PASSAGE PROVIDED =
Publication of the Year 2006
J. Hoffmann, C. Villmann, M. Werner, and M. Hollmann (2006).
Investigation via ion pore transplantation of the putative relationship between glutamate receptors and K+ channels.
Molecular and Cellular Neuroscience 33(4): 358-370.
doi: 10.1016/j.mcn.2006.08.004
Abstract
Ionotropic glutamate receptors (GluRs) and potassium channels (K+ channels) show structural similarities in their ion pore regions, which are hairpin loops suspended between two transmembrane domains. Since both GluRs and K+ channels are modular proteins, functional modules can potentially be exchanged. We used this approach to test whether the intramolecular signal transduction mechanism that couples the gating signal to ion pore opening is conserved. We transplanted pore regions from various K+ channel subunits into GluR subtypes, and vice versa. Although the chimaeric proteins were expressed on the cell surface, only one of 45 different pore chimaeras analysed showed ion channel function: the kainate receptor subunit GluR6 carrying the pore region of the prokaryotic, glutamate-gated, K+-selective GluR0. This chimera adopted several electrophysiological properties of the donor pore upon pore transplantation. Our results suggest that, despite structural similarities, K+ channel pores cannot be gated by the GluR gating machinery, and vice versa, except for GluR0, which has a unique signal transduction mechanism.

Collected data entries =

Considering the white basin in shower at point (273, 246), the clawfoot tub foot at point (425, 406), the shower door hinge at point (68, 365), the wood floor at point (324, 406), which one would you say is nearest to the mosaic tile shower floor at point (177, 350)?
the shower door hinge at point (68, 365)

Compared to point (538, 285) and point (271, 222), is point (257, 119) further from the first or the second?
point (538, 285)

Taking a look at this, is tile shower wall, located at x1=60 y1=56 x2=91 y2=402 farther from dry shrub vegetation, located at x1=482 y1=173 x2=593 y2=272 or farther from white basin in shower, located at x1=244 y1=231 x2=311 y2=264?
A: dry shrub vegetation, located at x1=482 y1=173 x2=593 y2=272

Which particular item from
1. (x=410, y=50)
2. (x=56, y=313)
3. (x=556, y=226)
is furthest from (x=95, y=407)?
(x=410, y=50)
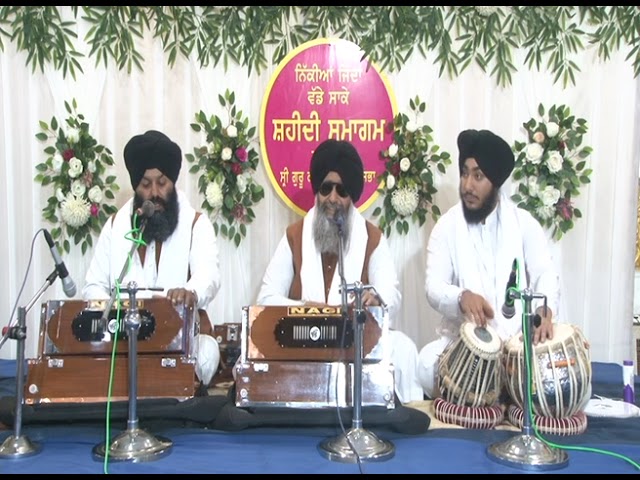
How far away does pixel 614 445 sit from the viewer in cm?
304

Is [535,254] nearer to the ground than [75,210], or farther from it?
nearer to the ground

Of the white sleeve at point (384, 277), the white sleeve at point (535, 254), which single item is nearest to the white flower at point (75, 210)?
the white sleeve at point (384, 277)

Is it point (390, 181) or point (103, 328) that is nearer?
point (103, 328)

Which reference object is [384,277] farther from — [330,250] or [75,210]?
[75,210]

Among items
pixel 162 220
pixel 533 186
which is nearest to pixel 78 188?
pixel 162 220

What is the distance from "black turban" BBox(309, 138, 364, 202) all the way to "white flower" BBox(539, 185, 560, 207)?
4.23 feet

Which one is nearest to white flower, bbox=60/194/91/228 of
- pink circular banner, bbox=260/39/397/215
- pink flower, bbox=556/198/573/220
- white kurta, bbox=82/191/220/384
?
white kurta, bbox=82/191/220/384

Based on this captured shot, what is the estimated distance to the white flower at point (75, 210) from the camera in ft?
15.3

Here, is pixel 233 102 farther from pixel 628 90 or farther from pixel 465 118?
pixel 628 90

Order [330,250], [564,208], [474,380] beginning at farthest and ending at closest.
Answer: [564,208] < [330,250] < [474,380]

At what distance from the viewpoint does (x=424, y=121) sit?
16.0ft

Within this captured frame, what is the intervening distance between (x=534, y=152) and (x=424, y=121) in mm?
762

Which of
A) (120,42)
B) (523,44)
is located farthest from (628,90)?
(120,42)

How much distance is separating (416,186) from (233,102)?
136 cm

...

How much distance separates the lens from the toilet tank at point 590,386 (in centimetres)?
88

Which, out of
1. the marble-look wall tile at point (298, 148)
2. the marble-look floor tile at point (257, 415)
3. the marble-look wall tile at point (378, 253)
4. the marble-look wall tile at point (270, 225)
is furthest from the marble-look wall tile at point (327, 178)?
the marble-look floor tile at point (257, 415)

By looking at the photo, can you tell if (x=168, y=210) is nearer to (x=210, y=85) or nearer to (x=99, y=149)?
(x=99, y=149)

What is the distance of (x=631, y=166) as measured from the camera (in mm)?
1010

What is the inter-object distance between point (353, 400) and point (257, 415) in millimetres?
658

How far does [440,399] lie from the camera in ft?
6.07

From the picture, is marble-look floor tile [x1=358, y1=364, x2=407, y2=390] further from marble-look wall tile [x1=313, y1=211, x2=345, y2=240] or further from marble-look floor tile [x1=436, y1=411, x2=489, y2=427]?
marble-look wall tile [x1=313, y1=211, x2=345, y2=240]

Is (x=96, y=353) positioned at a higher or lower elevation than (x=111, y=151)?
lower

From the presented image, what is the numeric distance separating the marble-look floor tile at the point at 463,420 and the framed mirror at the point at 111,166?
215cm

REQUIRED WORK =
A. From the publication entry, return the stretch from "Publication of the" through "and K+ channels.", copied word for word.
B. Please list every author named in the publication entry.

RESPONSES IN ORDER =
A.
Publication of the Year 2006
J. Hoffmann, C. Villmann, M. Werner, and M. Hollmann (2006).
Investigation via ion pore transplantation of the putative relationship between glutamate receptors and K+ channels.

B.
J. Hoffmann
C. Villmann
M. Werner
M. Hollmann